「鄉愁是一張窄窄的船票,我在這頭,新娘在那頭。」
一次,詩人余光中在台上朗誦【鄉愁】,當吟到「我在這頭,新娘在那頭」時,他伸手指向觀眾席上的一位女士。在眾人的鼓掌歡呼下,女士款款起身,向大家招手致意。
這位女士,就是詩裏的那位新娘,余光中的妻子—— 範我存 。
他們在年少相識,此後舉案齊眉,鰈鶼情深,相扶相攜60余年,直至2017年余光中去世。
2023年11月24日晚,範我存在中國台灣去世,享年92歲。
天堂裏,余光中終於和他的「新娘」團聚了。
「無依無助,孤註一擲地向我走來」
範我存是余光中的遠房表妹,二人的母親是堂姐妹。
17歲那年,余光中隨父母去南京的姨媽家探親,在那裏見到了14歲的範我存。
初見的那驚鴻一瞥,便對這位表妹一見鐘情。
但彼時的範我存年紀尚小,對余光中的印象,只有粗淺的「土土的,理個平頭,穿一件麻布制服」。但因為經常聽母親提起這位有才氣的表哥,不免多瞄幾眼。
由於太過羞澀,余光中連表妹的大名都沒敢問,只知道對方的小名叫「宓宓(也叫咪咪)」。
回去後,余光中給範我存的學校寄去了份刊物,裏面是他轉譯的巴朗詩選。盡管寫的是「範宓宓小姐收」,範我存也還是收到了。她不懂詩歌的平仄,卻暗自佩服這位表哥的才華。
此後5年,受戰亂影響,兩人未再見面。
1949年,範我存隨一個遠房親戚來到中國台灣。1950年6月,余光中也隨家人從香港來台灣。幾經輾轉,余光中終於找到了令他魂牽夢縈的表妹。
範我存從小身體不好,後來患了肺病,因而書念得不多,但她對文學和藝術有著濃厚的興趣,與余光中也總是心有靈犀一點通。
他們都生於亂世,皆是抗戰兒女,因而身處異鄉,於情感上有著天然的聯結。
他們常常一起約出去遊玩,看電影,用熟悉的鄉音,聊文學,談鄉愁。就這樣,兩顆心緊緊連在了一起。
「一朵瘦瘦的水仙婀娜飄逸,羞赧而閃爍,蒼白而疲弱,抵抗著令人早熟的肺病,夢想著文學與愛情,無依無助,孤註一擲地向我走來。」
她柔弱卻堅強,將滿腔真情奉獻給知己愛人,這便是余光中眼中的範我存。
對於這段熾熱的戀情,兩家都有各自的顧慮。余家擔心範我存的身體,範家則認為余光中太像「書呆子」,沒有前途。
但兩人不顧家長的反對,堅定地走在一起。幾年後,拗不過兩人的真心,雙方父母終於妥協了。

**提取資料:**

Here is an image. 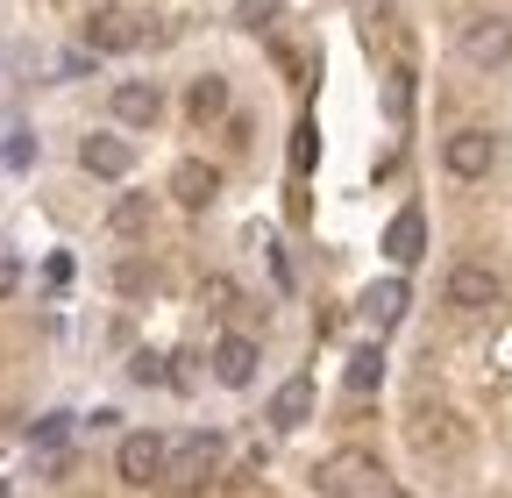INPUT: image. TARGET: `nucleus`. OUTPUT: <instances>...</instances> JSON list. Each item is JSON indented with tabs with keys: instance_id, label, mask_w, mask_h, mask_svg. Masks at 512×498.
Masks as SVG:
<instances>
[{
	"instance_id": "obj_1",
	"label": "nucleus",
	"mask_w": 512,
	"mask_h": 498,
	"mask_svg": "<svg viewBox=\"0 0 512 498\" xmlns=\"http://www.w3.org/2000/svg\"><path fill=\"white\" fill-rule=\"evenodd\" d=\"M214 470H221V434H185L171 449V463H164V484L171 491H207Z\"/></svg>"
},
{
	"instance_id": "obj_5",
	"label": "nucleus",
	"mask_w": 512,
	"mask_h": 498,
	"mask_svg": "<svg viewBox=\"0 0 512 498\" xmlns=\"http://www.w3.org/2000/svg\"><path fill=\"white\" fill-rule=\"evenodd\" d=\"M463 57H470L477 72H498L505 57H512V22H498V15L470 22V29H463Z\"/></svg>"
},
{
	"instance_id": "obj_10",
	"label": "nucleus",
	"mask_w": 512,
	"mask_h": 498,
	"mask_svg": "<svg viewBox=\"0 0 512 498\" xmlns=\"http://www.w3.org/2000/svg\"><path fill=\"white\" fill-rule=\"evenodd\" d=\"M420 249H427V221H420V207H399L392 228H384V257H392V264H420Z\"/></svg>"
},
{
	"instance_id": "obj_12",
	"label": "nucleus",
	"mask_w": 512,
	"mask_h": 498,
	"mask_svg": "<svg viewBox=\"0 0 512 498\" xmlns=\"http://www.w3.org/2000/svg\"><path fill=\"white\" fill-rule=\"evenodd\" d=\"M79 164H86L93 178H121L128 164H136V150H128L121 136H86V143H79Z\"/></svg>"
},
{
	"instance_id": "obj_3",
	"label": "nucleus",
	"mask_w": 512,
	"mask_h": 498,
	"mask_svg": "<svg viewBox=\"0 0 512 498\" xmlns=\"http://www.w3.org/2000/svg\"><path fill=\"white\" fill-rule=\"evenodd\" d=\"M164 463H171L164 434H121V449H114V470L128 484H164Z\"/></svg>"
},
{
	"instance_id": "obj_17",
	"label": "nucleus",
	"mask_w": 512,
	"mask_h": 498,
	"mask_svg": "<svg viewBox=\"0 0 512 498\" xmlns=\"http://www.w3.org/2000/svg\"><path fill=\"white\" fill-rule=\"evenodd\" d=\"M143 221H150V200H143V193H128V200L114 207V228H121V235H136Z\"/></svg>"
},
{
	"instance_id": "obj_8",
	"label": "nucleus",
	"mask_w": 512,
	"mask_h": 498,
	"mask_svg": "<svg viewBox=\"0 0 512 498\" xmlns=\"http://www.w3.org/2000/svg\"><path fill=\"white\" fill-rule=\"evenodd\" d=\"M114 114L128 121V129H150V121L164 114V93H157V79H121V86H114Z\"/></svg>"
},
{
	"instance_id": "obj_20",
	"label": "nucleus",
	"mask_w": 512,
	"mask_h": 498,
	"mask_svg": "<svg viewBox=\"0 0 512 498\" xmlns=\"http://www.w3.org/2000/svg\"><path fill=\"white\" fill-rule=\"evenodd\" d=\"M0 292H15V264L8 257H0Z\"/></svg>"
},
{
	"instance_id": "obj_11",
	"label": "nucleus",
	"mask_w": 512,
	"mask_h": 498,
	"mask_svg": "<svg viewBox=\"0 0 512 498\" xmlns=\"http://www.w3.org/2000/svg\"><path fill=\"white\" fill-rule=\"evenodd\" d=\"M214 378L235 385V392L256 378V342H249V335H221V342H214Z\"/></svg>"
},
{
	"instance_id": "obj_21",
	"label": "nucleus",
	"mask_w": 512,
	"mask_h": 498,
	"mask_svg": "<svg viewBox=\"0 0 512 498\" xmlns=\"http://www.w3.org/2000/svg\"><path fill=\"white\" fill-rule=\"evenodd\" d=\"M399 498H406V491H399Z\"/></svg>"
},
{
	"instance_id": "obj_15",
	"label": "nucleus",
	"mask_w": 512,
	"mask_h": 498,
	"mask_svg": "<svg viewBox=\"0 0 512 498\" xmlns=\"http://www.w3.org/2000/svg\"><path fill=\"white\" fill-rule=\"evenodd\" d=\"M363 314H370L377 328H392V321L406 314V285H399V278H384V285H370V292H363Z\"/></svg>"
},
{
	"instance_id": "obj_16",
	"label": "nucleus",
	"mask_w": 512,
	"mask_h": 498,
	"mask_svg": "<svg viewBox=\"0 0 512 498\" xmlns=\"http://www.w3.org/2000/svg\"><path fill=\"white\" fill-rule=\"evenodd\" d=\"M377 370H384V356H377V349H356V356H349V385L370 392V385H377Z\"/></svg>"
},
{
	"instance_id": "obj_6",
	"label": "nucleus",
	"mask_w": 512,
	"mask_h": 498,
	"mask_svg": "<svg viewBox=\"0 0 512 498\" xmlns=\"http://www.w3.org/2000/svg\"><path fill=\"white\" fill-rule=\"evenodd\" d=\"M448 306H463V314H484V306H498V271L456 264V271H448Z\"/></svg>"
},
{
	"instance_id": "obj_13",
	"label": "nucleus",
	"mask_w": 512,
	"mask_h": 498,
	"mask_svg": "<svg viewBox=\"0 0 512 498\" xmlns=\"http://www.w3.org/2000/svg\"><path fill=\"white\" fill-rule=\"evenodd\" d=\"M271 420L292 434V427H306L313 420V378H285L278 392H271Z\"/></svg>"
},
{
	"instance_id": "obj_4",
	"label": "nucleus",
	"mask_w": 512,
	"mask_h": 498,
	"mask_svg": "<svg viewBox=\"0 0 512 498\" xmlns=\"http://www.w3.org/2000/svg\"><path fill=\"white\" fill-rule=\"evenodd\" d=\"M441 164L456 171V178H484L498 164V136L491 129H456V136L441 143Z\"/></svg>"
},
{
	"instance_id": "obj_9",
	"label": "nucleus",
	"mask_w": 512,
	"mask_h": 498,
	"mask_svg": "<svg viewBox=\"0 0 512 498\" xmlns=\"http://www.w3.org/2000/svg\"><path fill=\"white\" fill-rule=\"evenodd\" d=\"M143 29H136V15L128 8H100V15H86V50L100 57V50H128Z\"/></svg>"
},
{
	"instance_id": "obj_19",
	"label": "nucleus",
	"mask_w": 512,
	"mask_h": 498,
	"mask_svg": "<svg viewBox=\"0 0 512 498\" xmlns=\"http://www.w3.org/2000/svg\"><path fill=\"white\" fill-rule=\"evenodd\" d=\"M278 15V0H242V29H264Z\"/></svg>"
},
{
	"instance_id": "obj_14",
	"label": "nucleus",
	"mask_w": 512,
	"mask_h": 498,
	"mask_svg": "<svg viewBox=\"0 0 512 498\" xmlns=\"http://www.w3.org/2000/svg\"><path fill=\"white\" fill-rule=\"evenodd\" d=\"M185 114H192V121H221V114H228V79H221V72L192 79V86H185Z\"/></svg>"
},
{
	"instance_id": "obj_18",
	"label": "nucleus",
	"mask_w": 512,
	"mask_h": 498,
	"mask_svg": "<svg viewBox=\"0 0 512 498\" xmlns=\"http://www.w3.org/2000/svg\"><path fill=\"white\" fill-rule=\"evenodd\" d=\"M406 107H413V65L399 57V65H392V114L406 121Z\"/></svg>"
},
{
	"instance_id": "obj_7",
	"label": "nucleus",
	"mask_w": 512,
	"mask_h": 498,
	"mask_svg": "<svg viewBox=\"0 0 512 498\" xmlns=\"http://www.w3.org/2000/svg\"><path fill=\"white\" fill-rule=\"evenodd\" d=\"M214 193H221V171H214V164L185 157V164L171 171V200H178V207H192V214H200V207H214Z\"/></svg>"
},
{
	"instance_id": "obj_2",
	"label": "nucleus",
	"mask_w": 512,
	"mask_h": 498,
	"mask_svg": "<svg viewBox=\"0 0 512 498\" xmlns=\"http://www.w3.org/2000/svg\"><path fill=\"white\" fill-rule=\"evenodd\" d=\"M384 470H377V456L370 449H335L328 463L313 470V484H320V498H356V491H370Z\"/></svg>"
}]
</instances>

* * *

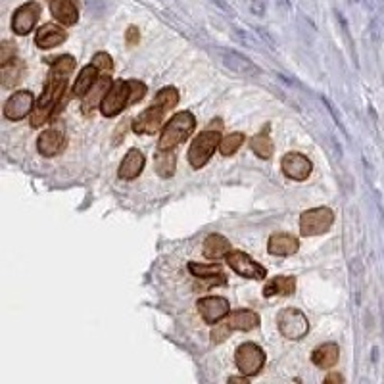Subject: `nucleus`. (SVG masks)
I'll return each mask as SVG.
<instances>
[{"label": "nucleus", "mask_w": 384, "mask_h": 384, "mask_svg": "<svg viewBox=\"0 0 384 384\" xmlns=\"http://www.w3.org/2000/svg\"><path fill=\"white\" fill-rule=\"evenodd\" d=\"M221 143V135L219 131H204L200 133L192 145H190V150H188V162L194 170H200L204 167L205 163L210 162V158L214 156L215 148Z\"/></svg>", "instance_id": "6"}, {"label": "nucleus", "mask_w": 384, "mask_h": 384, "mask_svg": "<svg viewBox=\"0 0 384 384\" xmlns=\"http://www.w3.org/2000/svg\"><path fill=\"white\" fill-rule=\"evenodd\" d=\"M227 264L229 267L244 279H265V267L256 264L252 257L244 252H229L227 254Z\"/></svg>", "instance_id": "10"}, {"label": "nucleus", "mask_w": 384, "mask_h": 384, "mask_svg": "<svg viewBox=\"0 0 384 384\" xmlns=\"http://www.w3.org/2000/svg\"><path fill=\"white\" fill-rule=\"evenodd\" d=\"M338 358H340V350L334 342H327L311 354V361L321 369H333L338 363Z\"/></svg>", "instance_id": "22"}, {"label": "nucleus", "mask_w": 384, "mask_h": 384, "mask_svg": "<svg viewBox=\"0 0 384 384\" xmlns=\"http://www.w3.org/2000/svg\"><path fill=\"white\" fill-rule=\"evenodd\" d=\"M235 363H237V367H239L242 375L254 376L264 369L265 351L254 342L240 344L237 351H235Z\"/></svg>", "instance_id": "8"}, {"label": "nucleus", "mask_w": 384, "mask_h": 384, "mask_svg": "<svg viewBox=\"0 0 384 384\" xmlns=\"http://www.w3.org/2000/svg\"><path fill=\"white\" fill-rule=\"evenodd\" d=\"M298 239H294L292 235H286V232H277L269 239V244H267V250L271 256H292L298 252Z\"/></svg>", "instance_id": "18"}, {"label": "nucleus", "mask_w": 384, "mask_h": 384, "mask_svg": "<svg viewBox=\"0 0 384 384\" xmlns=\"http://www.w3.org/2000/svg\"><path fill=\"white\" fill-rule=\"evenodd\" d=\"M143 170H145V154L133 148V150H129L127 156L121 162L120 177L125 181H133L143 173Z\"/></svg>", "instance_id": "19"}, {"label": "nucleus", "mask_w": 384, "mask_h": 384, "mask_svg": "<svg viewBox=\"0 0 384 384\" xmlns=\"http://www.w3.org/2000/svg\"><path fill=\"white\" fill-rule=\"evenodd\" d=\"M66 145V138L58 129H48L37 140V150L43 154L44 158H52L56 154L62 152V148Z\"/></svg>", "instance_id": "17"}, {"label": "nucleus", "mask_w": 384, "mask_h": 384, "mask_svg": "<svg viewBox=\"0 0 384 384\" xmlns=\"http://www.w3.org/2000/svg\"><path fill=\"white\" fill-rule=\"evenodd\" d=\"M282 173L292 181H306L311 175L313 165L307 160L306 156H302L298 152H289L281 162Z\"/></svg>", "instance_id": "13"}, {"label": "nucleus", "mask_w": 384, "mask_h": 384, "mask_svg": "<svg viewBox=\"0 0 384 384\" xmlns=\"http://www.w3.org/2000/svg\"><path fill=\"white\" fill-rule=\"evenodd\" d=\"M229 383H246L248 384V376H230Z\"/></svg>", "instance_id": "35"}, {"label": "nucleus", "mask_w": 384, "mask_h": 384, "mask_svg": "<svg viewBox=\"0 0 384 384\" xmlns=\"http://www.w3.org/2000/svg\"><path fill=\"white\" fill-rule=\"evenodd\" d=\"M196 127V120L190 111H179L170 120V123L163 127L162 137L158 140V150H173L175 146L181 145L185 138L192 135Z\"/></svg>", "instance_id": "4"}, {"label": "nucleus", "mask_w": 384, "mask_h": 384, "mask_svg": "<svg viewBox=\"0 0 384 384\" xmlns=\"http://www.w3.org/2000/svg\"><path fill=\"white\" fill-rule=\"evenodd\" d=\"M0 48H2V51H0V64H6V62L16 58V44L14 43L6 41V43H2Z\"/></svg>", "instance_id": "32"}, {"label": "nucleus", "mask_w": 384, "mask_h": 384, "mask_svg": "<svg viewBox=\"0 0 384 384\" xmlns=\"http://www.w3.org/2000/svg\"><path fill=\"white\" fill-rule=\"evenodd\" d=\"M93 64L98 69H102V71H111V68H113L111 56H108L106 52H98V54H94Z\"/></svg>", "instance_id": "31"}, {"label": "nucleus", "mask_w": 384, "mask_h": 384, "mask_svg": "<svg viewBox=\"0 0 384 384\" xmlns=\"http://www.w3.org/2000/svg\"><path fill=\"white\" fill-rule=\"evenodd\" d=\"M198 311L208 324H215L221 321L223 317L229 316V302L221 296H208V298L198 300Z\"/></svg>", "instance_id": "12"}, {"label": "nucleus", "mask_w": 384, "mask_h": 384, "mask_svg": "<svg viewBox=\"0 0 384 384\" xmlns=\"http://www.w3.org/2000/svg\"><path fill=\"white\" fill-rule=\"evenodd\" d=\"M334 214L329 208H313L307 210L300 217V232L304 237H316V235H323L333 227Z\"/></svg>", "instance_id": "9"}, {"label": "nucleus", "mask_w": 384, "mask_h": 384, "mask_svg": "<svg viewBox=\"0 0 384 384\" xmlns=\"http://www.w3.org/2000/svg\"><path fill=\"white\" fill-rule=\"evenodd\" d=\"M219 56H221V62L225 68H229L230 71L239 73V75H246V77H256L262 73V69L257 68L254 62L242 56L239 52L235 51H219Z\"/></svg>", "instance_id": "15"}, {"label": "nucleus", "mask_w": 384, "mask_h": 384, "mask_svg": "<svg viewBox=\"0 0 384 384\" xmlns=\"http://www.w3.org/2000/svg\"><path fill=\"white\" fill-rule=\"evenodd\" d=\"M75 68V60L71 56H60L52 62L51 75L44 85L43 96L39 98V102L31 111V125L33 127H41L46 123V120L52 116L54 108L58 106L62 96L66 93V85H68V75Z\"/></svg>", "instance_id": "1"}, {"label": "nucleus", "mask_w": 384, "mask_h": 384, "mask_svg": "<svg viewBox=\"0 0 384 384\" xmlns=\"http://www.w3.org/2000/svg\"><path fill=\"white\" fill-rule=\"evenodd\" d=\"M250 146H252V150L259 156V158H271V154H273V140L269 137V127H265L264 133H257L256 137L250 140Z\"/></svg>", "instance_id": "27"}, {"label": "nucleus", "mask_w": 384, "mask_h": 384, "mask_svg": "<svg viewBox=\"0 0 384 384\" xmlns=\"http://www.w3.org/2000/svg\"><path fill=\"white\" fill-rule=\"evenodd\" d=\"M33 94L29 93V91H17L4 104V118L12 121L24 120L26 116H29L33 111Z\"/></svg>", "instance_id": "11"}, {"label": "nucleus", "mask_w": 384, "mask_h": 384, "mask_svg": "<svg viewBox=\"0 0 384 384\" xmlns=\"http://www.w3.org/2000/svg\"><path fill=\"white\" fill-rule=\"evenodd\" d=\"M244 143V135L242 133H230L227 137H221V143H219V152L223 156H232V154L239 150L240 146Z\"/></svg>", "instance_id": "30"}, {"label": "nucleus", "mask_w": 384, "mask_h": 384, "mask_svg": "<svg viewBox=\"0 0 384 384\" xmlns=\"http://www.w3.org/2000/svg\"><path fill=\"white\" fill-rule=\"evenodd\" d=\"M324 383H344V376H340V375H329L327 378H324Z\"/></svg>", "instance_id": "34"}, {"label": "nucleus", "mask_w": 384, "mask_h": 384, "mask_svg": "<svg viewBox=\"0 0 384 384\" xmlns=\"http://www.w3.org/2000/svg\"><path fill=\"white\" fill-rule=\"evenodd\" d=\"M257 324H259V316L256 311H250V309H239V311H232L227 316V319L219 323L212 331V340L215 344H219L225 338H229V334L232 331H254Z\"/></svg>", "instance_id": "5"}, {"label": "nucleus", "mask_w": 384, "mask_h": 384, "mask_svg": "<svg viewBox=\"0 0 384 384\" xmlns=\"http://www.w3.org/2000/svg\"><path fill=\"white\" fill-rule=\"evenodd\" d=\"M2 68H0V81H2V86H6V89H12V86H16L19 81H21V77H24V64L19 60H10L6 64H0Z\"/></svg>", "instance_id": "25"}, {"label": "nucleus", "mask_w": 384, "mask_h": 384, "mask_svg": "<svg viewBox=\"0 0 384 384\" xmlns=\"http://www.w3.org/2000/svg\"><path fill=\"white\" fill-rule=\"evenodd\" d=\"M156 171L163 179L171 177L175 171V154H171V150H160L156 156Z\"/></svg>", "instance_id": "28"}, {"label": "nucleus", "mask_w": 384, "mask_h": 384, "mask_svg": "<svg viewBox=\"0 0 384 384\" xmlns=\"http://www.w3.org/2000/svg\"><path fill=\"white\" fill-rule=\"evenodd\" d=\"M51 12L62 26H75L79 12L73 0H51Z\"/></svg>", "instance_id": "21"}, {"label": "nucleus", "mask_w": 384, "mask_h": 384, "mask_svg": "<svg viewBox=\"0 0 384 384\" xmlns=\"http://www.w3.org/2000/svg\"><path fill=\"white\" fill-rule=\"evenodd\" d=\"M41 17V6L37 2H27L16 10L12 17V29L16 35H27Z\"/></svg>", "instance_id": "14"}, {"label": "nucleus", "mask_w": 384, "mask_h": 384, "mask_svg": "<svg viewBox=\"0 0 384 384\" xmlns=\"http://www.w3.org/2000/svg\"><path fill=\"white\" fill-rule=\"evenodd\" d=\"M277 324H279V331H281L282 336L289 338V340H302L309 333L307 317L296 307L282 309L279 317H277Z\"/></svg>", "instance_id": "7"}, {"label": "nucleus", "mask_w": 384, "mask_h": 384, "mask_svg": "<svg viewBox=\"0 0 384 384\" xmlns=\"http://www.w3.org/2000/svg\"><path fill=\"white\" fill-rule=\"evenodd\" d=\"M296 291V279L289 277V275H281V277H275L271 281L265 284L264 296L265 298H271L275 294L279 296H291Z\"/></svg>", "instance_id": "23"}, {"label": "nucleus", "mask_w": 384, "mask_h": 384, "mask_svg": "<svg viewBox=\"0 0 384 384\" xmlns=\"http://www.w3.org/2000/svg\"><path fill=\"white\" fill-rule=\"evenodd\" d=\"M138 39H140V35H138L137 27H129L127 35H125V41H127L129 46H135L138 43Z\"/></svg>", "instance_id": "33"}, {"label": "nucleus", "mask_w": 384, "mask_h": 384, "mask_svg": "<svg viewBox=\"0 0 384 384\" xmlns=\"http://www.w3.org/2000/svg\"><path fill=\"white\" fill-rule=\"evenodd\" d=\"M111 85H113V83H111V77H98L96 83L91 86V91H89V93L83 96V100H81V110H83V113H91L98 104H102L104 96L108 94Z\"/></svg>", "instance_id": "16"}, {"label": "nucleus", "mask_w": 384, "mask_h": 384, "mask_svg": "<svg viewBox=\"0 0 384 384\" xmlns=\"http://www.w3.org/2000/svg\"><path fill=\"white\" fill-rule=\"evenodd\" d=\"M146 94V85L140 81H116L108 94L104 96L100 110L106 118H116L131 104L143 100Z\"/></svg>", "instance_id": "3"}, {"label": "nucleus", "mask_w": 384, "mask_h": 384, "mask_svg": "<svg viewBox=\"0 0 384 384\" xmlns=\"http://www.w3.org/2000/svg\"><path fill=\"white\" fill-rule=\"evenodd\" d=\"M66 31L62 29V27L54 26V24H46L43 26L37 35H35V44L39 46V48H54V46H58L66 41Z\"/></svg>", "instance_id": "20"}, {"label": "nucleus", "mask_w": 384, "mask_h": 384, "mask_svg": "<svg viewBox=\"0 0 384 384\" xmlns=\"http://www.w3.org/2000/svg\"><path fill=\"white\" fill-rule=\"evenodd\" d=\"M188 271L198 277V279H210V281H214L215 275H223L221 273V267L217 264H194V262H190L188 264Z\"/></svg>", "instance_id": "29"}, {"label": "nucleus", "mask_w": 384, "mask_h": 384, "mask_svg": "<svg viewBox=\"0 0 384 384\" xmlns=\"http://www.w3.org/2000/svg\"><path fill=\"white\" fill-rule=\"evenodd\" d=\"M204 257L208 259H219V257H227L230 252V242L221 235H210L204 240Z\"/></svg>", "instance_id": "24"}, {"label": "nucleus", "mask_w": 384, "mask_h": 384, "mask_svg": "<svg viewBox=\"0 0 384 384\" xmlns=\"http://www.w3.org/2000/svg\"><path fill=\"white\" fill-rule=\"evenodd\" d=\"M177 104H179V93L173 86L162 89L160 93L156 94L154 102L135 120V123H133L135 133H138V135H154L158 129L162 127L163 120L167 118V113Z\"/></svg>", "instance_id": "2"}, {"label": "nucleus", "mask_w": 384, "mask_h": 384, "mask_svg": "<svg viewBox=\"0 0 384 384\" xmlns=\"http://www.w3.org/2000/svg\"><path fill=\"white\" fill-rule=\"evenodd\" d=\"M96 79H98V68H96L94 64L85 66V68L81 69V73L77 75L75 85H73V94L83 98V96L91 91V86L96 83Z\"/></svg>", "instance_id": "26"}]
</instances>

...

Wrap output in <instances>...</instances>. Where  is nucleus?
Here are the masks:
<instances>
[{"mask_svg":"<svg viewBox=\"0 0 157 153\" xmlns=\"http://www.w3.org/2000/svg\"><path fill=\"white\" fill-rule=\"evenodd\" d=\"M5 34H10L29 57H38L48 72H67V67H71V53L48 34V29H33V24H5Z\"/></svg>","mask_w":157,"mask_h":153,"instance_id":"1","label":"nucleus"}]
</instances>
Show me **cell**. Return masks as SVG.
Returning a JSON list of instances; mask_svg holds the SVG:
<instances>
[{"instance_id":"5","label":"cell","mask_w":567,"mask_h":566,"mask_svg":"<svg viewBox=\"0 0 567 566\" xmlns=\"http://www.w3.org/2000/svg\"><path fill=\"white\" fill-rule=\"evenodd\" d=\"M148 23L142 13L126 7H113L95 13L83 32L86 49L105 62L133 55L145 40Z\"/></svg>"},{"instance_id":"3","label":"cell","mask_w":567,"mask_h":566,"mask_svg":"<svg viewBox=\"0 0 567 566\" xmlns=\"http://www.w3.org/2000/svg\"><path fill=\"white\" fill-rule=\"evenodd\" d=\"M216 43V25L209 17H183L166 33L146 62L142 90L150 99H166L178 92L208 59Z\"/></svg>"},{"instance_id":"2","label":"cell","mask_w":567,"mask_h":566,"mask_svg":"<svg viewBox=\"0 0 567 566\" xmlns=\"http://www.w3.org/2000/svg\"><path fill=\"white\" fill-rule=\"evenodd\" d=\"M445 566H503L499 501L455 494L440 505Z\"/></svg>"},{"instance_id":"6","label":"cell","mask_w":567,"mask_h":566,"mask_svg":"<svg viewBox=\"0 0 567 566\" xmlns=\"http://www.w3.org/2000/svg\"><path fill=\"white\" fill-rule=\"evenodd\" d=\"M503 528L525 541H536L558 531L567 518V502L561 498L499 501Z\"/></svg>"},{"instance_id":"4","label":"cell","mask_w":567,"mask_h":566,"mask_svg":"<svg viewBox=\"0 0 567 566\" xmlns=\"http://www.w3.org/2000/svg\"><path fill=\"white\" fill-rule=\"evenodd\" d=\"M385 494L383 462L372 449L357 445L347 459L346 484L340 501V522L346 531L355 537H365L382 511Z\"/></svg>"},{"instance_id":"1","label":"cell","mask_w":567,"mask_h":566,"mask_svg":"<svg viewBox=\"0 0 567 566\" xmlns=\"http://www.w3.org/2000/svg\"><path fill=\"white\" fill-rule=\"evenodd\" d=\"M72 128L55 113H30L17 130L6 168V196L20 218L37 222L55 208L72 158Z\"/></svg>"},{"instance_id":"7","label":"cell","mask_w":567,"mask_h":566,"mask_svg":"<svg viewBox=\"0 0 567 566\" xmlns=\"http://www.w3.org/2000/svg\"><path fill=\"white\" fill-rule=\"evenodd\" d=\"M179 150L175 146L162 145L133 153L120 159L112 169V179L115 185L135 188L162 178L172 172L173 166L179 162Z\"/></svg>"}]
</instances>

**練習任務:**
1. 根據這篇關於余光中與範我存的文章,兩人在南京初次見面時各是幾歲?
2. 請用兩句話概括這篇關於余光中與範我存的文章。
3. 接續這篇關於余光中與範我存的文章,從最後一句之後往下寫。

**練習答案:**
1. 余光中17歲,範我存14歲。

2. 余光中在南京初見遠房表妹範我存便一見鐘情,因戰亂分隔五年後,兩人先後到了台灣,重逢後因共同愛好文學、同說鄉音而相戀。雖然兩家起初各有顧慮而反對,兩人仍堅定走在一起,最終得到父母同意,此後相伴60餘年,直至余光中2017年去世。

3.
1956年9月,余光中與範我存舉行了婚禮。他們擺了15桌宴席,梁實秋、夏濟安等人都前來祝賀。
那一年,余光中28歲,範我存25歲。
「月色和雪色之間,你是第三種絕色」
香港詩人黃國彬曾說:「幸好余光中有一位更重要的搭檔——賢惠而能幹的夫人範我存女士。……余太太給余光中靈感,余光中給余太太詩,誰也沒有占對方的便宜。」
作家張曉風則這樣形容,「余光中是眾人汲飲的井,而範我存,就是那位護井的人」。
婚後的範我存,先後生下五個孩子(唯一的兒子在出生三天後便不幸夭折),被余光中稱為「小袋鼠的媽媽」。
此後,她化身一個強大的「袋鼠媽媽」,學習做飯,料理家務,照顧丈夫和兒女,充當丈夫背後堅強的後盾。
創作靈感來臨時,余光中常常把自己關在書房,對外界的一切不管不顧。一開始,範我存也無法適應,但漸漸地,她開始理解丈夫的,主動承擔起家中的瑣事。
多年來,余光中的工作多次變動,輾轉多地。但範我存總是無條件地支持,毫無怨言。
範我存的付出,余光中自然感念於心。
但於余光中而言,範我存並不僅僅是賢內助而已,她更是他創作的源泉,靈感的繆斯。
余光中從不吝於對外人「秀恩愛」,他曾在一次活動上笑說:「杜甫一輩子只寫了一兩首詩給太太,真是掃興!我就不一樣了,我寫給太太的就多多了。」
以前總是感嘆,余光中為什麽這麽會寫情詩,讀來纏綿悱惻,動人心魄。原來這些詩皆是寫給他的太太,他把畢生的羅曼蒂克,傾盡給了範我存。
他在【絕色】中寫道:
「若逢新雪初霽
滿月當空
下面平鋪著皓影
上面流轉著亮銀
而你帶笑地向我走來
月色和雪色之間
你是第三種絕色」
在【余光中寫給妻子的信】中,他將自己的名字拆解,作了昭告天下的告白:
「不要問我心裏有沒有你
我余光中都是你」
在結婚三十周年「珍珠婚」之際,他寫下【珍珠項鏈】:
「每一粒牽掛在心頭的念珠
串成有始有終的這一條項鏈
依依地靠在你心口
全憑這貫穿日月
十八寸長的一線因緣」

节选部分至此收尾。